My outlook on life has changed dramatically since buying that first boat:
I’m less afraid to get my hands dirty. Literally and metaphorically. Between working on my engine and scrubbing grease out of my nails the night before a photoshoot and doing the most hated task of all boaters (emptying the toilet), I am more adventurous.
Walks in the rain, sports outside, and camping are things I would never have considered before buying and living on my boat. Through embracing the physical dirt of life, I have made a mental change: I’m more comfortable dealing with unpleasant situations, knowing that just like greasing an engine or emptying a toilet, I’ll feel so much better when it’s done!
I connect with my surroundings more. Most narrowboats move at a glacial four miles per hour. Boat life has a slower pace to it. Car trips are convenient, but boat journeys are a day out in their own right: mooring in a beauty spot for lunch and listening to the water life, seeing views of the English countryside that you cannot appreciate at top speed, and sleeping in the cosy nests that form most narrowboat bedrooms.
I’m physically closer to nature without thick brick walls between myself and the outside. While Covid has changed my way of life and my business, I am taking the time to acknowledge that there is beauty in sitting still and watching the seasons change.

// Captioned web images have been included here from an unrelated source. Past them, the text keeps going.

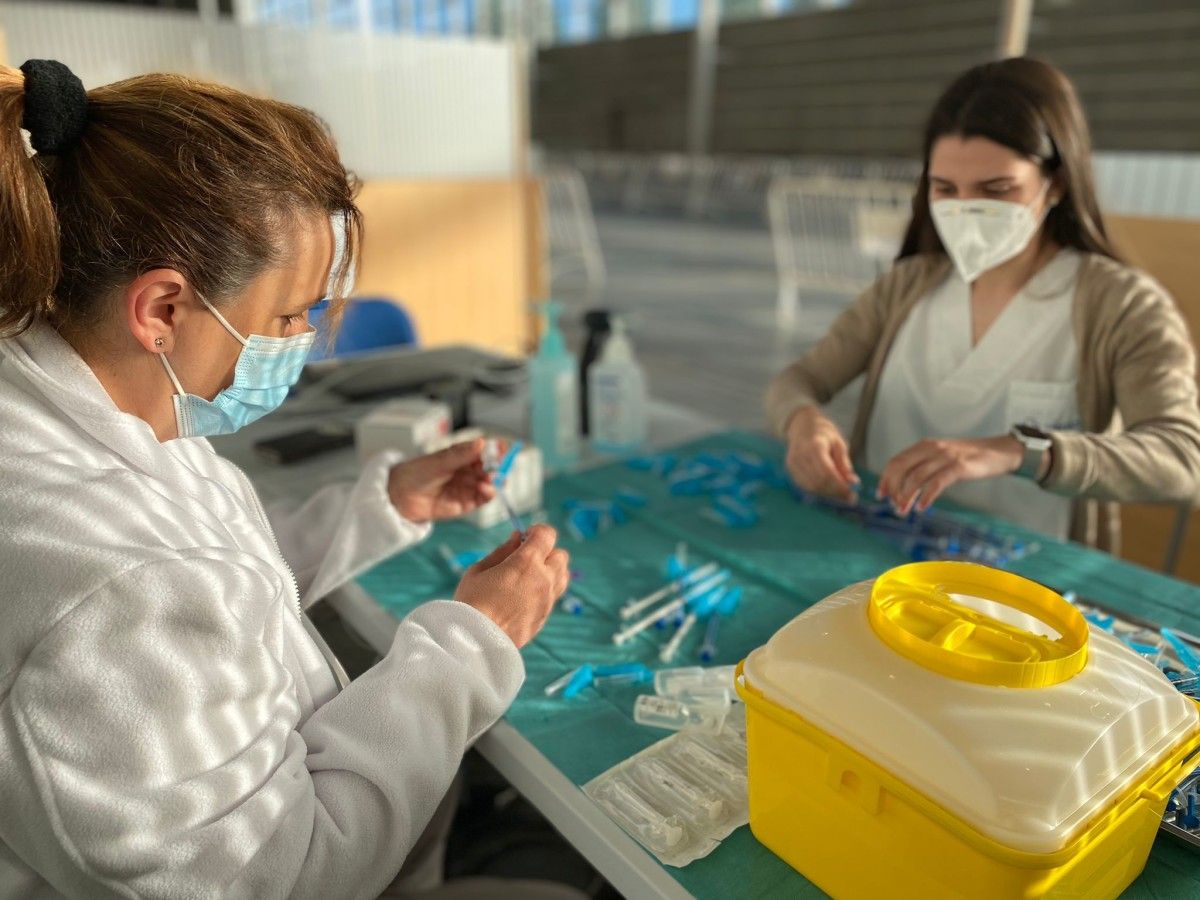 Profesionais sanitarias preparan as vacinas para a súa subministración este martes 11 no Recinto Feiral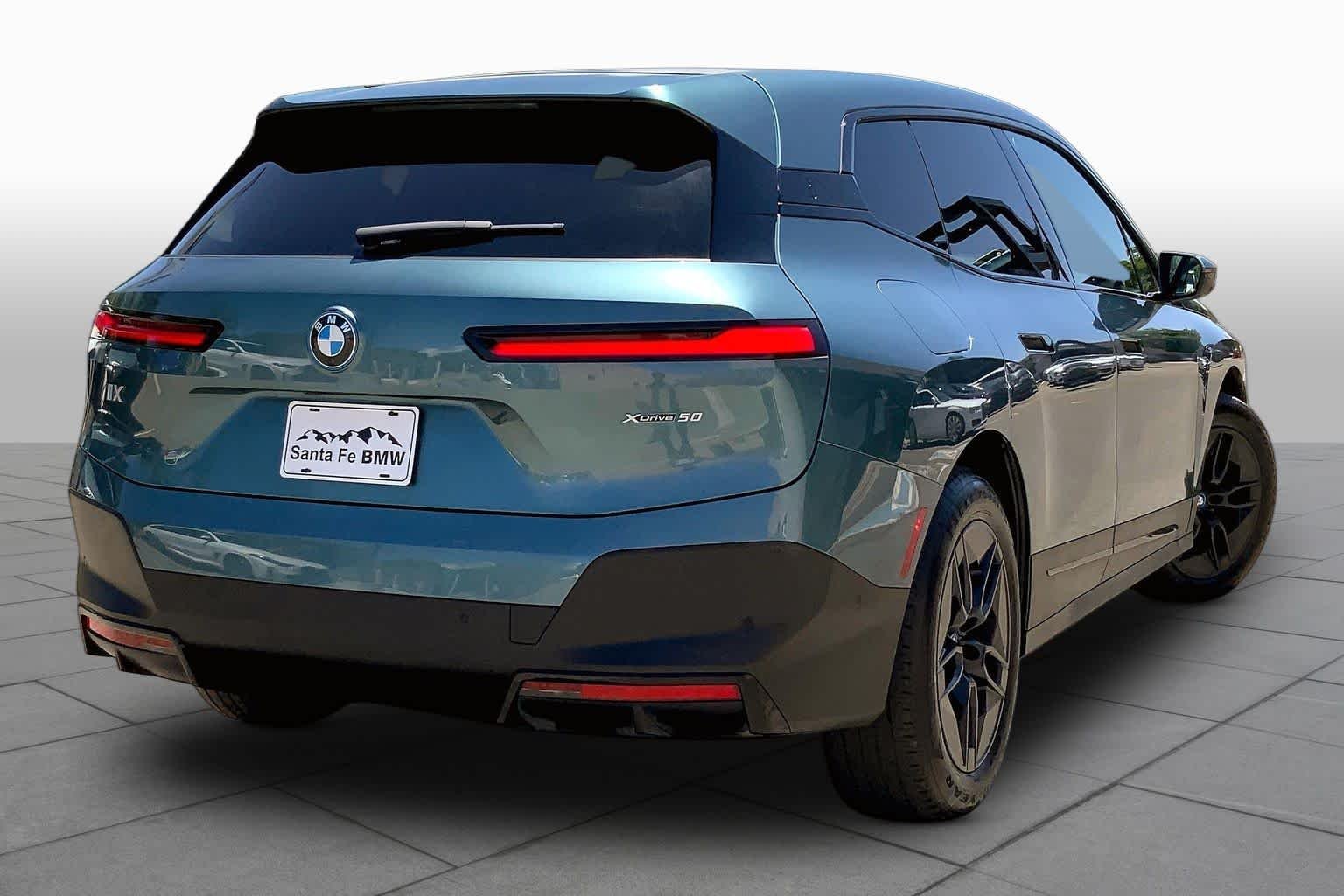 Used 2024 Blue Ridge Mountain Metallic BMW xDrive50 image 12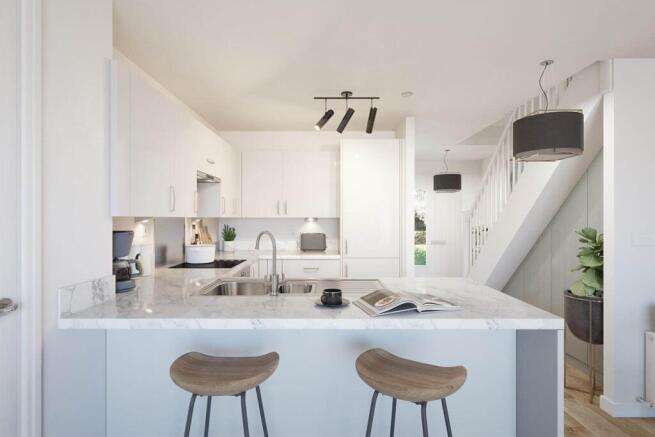 Kitchen with breakfast bar to provide additional seating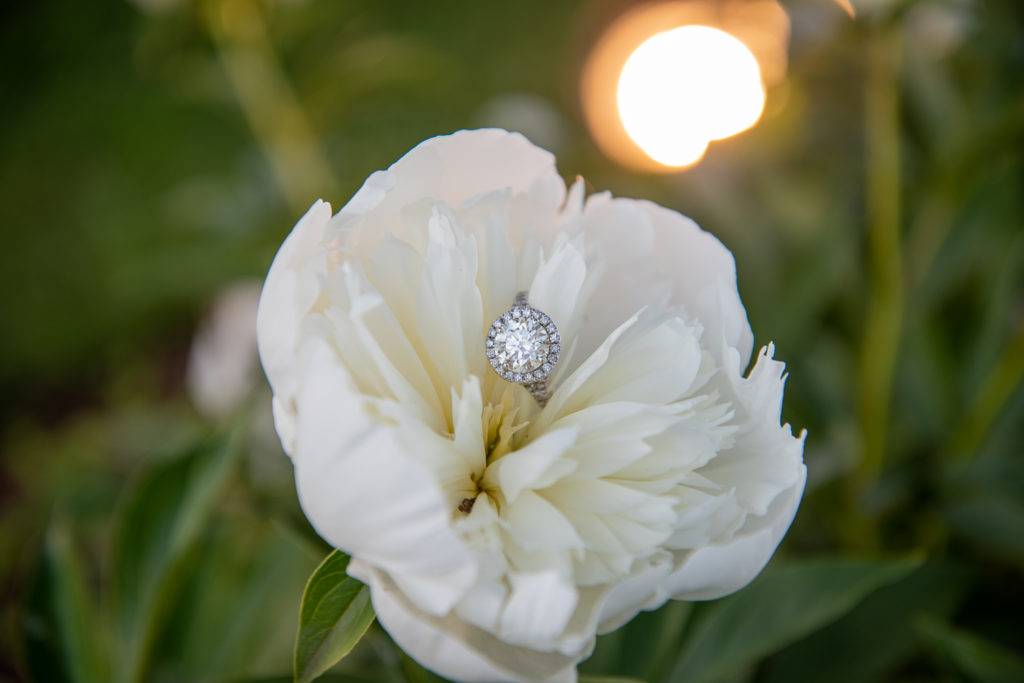engagement ring inside of a white flower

I am more open to new ways of problem-solving. Realising I was now in charge of managing my home and its engine, as well as my business, was overwhelming at first, but the more I embraced my independence, buying my boat felt like less of a means to an end and more of an empowering move. I felt more in control.
Through a combination of preconceptions and misconceptions, I had never considered “alternative living” before. Having lived on the water for nearly six years now, I cannot imagine living anywhere else, and the experience has left me more mentally flexible and open to trying problem-solving solutions that I may not have given a second thought to before.